___ TEXTO DE ORIGEN ___

Garzón, pública exposición
La vida pública es la plaza de nuestros pueblos, el lugar de encuentro de nuestras ciudades. Allí donde se ven muestras a pequeña escala de la sociología de nuestros días, donde ebulle el sentir colectivo y los comentarios altisonantes –tan frecuentes en la costumbre nacional-. Al más puro estilo Blade Runner he visto, y como yo todo hijo de vecino, cómo el pueblo que sienta las bases de la vida pública es capaz de entronizar, alabar y mitificar a los personajes que glosan las páginas de la prensa y las caretas de los informativos. También he visto cómo nos las gastamos el vulgo cuando, a menudo guiado por instintos, relegamos a la oscuridad del ostracismo a los que anteayer ofrecíamos un amor poco menos que incondicional. Como lágrimas en la lluvia. La primera persona del plural nos incluye a todos en este pecado social moderno que no entiende de ideologías. Y Baltasar Garzón lo sabe.
Leo en los periódicos y en manuales digitales de rumorología, más conocidos como confidenciales, que Garzón deja abierta –una vez más- la puerta de la política para cabalgar, quizá en un futuro, a lomos del caballo de Gaspar Llamazares en un proyecto bautizado como Izquierda Abierta. Hasta lo navideño se casa con la realidad: está Gaspar, está Baltasar, falta Melchor.

___ CONJUNTO DE ENTRADAS ___

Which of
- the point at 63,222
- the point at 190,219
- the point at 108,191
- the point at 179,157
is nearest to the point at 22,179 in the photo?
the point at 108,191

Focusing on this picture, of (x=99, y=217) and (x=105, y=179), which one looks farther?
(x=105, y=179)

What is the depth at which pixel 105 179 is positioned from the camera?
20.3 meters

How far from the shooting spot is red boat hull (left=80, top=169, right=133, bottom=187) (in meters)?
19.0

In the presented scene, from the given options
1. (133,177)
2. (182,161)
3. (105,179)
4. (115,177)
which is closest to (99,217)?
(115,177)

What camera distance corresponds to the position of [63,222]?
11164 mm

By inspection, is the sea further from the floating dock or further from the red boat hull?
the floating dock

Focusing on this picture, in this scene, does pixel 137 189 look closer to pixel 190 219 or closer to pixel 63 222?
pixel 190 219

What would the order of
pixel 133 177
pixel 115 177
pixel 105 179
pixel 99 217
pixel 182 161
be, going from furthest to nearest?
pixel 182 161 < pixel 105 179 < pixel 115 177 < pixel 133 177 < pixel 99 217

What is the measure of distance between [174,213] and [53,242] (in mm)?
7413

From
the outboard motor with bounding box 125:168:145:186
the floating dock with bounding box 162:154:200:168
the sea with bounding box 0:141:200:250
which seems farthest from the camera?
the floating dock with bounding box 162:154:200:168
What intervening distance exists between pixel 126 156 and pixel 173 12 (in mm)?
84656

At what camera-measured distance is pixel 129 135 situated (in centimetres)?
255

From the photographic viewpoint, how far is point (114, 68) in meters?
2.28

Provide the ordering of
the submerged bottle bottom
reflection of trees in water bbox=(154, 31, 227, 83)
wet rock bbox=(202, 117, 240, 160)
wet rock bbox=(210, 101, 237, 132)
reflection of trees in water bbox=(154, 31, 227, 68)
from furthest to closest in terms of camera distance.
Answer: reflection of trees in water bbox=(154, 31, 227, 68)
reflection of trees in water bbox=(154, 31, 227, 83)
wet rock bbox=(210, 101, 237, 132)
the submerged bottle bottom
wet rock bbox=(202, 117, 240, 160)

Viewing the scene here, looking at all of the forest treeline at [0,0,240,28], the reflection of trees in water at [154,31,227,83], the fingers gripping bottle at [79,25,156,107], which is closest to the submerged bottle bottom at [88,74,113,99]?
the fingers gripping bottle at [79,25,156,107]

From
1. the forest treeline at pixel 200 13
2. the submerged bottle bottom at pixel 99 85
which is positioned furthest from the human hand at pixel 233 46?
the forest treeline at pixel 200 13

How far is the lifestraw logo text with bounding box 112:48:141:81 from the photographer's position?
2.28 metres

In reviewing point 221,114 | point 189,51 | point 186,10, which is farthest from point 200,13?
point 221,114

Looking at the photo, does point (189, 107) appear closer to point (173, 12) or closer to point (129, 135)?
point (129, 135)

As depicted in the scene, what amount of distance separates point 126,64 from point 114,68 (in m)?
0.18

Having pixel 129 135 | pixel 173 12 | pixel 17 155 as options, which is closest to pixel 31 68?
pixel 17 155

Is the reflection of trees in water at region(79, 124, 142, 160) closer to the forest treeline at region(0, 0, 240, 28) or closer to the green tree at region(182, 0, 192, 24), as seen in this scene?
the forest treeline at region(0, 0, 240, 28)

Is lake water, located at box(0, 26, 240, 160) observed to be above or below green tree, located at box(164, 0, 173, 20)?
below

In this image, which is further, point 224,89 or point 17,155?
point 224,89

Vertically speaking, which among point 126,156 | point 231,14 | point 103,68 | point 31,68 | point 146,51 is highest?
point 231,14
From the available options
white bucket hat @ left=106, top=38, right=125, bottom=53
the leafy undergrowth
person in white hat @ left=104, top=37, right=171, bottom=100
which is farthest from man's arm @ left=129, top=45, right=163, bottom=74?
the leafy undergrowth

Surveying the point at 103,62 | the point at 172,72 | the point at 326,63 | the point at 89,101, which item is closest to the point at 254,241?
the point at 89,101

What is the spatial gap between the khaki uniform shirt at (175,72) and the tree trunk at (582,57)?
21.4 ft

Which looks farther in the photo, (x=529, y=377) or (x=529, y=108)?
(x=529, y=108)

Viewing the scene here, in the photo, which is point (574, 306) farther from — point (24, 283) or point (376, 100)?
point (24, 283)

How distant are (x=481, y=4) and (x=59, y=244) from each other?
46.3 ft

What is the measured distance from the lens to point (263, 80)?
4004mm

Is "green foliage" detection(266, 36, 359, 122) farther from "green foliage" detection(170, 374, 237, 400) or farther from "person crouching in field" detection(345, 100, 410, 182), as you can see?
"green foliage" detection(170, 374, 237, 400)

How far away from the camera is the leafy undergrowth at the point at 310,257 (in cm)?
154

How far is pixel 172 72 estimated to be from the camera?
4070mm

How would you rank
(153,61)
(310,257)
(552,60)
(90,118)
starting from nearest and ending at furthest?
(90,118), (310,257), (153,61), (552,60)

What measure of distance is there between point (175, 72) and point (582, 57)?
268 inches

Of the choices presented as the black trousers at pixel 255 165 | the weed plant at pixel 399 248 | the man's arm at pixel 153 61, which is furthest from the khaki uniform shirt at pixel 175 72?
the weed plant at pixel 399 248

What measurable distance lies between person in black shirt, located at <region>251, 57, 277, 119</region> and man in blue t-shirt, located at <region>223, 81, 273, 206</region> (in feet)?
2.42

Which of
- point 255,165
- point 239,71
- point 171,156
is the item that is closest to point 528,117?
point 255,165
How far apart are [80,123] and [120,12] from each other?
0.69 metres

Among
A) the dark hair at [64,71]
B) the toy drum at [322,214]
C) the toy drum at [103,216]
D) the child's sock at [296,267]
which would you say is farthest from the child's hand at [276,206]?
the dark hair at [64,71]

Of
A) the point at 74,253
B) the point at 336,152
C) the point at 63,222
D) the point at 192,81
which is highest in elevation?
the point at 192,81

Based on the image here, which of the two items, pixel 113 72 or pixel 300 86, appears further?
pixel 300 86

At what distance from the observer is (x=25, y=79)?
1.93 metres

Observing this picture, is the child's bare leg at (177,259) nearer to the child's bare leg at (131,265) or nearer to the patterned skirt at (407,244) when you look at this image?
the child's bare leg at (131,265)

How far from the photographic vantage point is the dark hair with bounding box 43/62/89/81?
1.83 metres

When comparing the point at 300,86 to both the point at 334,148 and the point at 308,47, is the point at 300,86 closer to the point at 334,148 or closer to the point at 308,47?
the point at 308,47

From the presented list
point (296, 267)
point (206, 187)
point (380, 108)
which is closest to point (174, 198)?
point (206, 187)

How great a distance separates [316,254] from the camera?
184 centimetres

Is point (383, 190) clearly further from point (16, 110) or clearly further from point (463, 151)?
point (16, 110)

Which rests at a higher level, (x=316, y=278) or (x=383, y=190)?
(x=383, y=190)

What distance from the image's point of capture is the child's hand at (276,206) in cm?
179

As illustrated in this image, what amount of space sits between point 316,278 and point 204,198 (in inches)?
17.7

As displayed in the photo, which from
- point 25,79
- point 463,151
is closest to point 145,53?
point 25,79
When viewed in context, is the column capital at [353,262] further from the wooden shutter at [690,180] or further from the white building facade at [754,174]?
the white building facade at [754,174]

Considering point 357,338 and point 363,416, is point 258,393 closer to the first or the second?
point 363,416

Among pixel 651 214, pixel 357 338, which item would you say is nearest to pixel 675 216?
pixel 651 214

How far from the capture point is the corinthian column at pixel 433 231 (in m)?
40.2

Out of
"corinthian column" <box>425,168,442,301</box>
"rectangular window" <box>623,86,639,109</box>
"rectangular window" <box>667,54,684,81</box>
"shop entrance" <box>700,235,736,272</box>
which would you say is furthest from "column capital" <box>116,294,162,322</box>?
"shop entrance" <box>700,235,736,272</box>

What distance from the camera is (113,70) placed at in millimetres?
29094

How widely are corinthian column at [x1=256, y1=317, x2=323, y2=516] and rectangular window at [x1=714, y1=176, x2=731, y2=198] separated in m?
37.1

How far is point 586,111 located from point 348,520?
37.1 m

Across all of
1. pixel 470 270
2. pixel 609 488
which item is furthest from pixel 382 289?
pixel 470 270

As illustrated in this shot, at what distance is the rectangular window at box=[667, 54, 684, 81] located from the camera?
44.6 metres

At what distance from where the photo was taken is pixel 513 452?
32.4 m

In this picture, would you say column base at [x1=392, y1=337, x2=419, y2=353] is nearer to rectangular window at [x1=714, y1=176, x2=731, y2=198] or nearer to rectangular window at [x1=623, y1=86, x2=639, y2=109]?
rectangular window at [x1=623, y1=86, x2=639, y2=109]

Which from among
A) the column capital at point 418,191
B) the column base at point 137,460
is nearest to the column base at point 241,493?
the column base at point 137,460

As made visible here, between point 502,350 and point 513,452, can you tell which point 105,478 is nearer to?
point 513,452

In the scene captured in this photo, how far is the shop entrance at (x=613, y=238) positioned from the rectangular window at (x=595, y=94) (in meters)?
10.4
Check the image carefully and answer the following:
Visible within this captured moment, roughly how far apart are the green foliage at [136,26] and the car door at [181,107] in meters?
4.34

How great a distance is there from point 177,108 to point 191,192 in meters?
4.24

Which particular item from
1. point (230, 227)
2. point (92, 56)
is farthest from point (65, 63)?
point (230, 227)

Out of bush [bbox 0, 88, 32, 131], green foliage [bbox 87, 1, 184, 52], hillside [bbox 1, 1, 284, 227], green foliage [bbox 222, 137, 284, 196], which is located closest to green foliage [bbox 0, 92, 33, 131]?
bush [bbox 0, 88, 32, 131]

___

INSTRUCCIONES DE TRABAJO
Devuelve íntegro el texto de origen, sin alterar ningún carácter.

RESULTADO
Garzón, pública exposición
La vida pública es la plaza de nuestros pueblos, el lugar de encuentro de nuestras ciudades. Allí donde se ven muestras a pequeña escala de la sociología de nuestros días, donde ebulle el sentir colectivo y los comentarios altisonantes –tan frecuentes en la costumbre nacional-. Al más puro estilo Blade Runner he visto, y como yo todo hijo de vecino, cómo el pueblo que sienta las bases de la vida pública es capaz de entronizar, alabar y mitificar a los personajes que glosan las páginas de la prensa y las caretas de los informativos. También he visto cómo nos las gastamos el vulgo cuando, a menudo guiado por instintos, relegamos a la oscuridad del ostracismo a los que anteayer ofrecíamos un amor poco menos que incondicional. Como lágrimas en la lluvia. La primera persona del plural nos incluye a todos en este pecado social moderno que no entiende de ideologías. Y Baltasar Garzón lo sabe.
Leo en los periódicos y en manuales digitales de rumorología, más conocidos como confidenciales, que Garzón deja abierta –una vez más- la puerta de la política para cabalgar, quizá en un futuro, a lomos del caballo de Gaspar Llamazares en un proyecto bautizado como Izquierda Abierta. Hasta lo navideño se casa con la realidad: está Gaspar, está Baltasar, falta Melchor.